While growing up in Mexico City, Gabriel Dawe was not allowed to learn how to sew simply because of his gender. Today, the Dallas-based artist challenges that idea by creating awe-inspiring art installations made of thread.
"I was trying to challenge those notions of gender identity that are a very big part of Mexican culture, and even American culture," Dawe said. "So by working with thread, I'm sort of trying to challenge those gender-based notions that restrict what we can and cannot do."
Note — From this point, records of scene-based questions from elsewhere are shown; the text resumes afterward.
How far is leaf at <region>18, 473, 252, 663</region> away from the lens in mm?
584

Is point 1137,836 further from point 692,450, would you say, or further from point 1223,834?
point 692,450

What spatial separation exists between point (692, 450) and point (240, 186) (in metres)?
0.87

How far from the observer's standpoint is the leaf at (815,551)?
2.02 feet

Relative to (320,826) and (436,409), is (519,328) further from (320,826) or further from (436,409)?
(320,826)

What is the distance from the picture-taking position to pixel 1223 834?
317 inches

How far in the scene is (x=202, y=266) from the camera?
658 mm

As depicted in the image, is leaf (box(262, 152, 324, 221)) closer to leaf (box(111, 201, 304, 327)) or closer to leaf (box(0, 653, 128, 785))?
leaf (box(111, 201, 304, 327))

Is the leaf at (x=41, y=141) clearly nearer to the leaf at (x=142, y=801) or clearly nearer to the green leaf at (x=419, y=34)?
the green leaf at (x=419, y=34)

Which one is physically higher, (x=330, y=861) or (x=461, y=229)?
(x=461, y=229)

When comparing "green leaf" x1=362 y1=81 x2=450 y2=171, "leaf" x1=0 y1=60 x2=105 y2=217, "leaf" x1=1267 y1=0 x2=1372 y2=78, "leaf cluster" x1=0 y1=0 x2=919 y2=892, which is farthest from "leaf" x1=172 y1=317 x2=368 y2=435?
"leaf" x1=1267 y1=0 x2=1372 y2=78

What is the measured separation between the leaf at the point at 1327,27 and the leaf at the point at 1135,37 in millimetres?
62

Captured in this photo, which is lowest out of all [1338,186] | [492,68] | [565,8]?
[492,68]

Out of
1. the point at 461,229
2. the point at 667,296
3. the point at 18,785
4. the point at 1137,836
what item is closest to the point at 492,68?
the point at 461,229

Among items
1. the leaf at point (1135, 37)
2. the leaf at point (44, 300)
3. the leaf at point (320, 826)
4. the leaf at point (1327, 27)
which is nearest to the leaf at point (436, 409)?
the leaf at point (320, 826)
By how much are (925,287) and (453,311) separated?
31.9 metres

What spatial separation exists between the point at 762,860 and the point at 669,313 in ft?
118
For the next two years, beginning on Aug. 16, one of Dawe's largest and most intricate installations, made with 60 miles of sewing thread, titled Plexus No. 34, will be on display in the Atrium of the Amon Carter Museum of American Art. The installation will highlight the architecture of the museum's renowned Phillip Johnson-designed building on the 15-year anniversary of the completion of the Atrium.
Dawe's installation, which will be on view until September 2018, is a part of a series of "indoor rainbows" he has been working on for the past five years, called Plexus, the word for the network of vessels that run through the body. He said each piece is conceived for the particular space and created in that space, and because of the colors he uses, each refers directly to light and fragmented light.
The completed installation will look like Dawe created a natural phenomenon of rainbow light and mist. "In reality, he hooks ordinary, industrial sewing thread from wall to wall in a repeating overlay to create this extraordinary optical illusion," says assistant curator Maggie Adler.
Dawe began installing the work inside the Atrium in early August with a mapped-out plan of the threads.
"It becomes this sort of back and forth between the characteristics of the space and the characteristics of the works, and how together they form something new," he said. "So every new piece is an opportunity to try to make something different than I have before.
By using a textile-like sewing thread and creating it on an architectural scale, Dawe said he is exploring the relationship between fashion and architecture and how they relate to the human need of shelter.
"When you use the material of one and the scale of the other, that sheltering quality gets transformed into the idea of shelter," he said, "not in the sense of typical sheltering, but in the sense of a psychological, mental and even spiritual and transcendent meaning."
Adler hopes visitors will take the time to stop and soak up Dawe's ethereal work. "I mean, people's jaw literally drop to the floor," Dawe said. "People often tell me that they're very soothing, just very relaxing, so that's when that sheltering quality sort of gets transformed into something more symbolic than physical."